** Start Given passage **

Tim Martin, group vice president of U.S. Housing in TransUnion's financial services business unit, says in the press release he's not surprised by the news:

"To see that, quarter over quarter, fewer homeowners were able to make their mortgage payments is not welcome news. However, it was not unexpected. First, there tends to be a natural seasonality, evident well before the recession, of higher delinquencies in the fourth quarter; perhaps explained by borrowers balancing holiday spending vs. debt payments. Secondly, on the economic front, house prices continued to deteriorate in the fourth quarter and unemployment remains stubbornly high. This combination leads to more negative equity in homes and reduced real personal income that can affect borrowers' ability and willingness to pay their mortgages."

"The more encouraging news is that, when looking year over year, more homeowners are making their mortgage payment and the delinquency rate dropped over 6 percent since Q4 2010," Martin noted. "While it is certainly good to see the rate dropping, at this pace it will take a very long time for mortgage delinquency rates to get back to normal."

Despite the confidence homebuilders have in the new home sales market going forward, it's clear we aren't out of the woods yet. Consumers need jobs before they can buy homes, and until the job market picks up, I believe we'll continue to see a slow housing market recovery.

** End Given passage **
** Start Stored records **

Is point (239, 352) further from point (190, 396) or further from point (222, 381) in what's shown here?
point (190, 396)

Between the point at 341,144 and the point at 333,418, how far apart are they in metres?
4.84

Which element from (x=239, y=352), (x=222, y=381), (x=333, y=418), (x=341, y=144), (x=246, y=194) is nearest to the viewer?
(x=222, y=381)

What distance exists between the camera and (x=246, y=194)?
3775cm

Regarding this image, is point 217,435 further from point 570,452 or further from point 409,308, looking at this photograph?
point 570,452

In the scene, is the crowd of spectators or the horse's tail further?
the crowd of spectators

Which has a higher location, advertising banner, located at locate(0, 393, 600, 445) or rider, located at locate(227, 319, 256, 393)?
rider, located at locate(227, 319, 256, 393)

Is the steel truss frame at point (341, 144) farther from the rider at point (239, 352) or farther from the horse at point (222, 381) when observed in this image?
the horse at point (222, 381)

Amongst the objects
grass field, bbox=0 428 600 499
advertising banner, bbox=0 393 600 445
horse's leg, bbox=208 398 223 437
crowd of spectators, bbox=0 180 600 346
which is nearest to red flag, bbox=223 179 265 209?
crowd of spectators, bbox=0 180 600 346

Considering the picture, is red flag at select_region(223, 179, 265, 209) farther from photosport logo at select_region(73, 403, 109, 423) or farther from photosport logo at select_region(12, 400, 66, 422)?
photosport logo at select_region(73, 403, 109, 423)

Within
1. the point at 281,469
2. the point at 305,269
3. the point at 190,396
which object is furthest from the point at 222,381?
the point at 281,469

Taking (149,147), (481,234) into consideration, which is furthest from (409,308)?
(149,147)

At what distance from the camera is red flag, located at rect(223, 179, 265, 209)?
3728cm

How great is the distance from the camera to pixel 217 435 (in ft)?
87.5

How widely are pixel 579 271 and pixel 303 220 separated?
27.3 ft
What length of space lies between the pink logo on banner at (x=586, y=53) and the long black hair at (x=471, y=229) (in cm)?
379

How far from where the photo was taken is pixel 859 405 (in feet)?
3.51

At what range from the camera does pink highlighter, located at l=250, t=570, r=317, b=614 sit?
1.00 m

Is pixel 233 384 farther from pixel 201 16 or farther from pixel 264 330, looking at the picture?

** End Stored records **

Requirement A:
In the mortgage delinquency text, copy the part starting with "Despite the confidence" and going on through "housing market recovery.".
Requirement B:
Answer these questions from the mortgage delinquency text:
(i) What position does Tim Martin hold?
(ii) By how much did the delinquency rate drop since Q4 2010?
(iii) What do consumers need before they can buy homes?

Task solution A:
Despite the confidence homebuilders have in the new home sales market going forward, it's clear we aren't out of the woods yet. Consumers need jobs before they can buy homes, and until the job market picks up, I believe we'll continue to see a slow housing market recovery.

Task solution B:
(i) Group vice president of U.S. Housing in TransUnion's financial services business unit
(ii) Over 6 percent
(iii) Jobs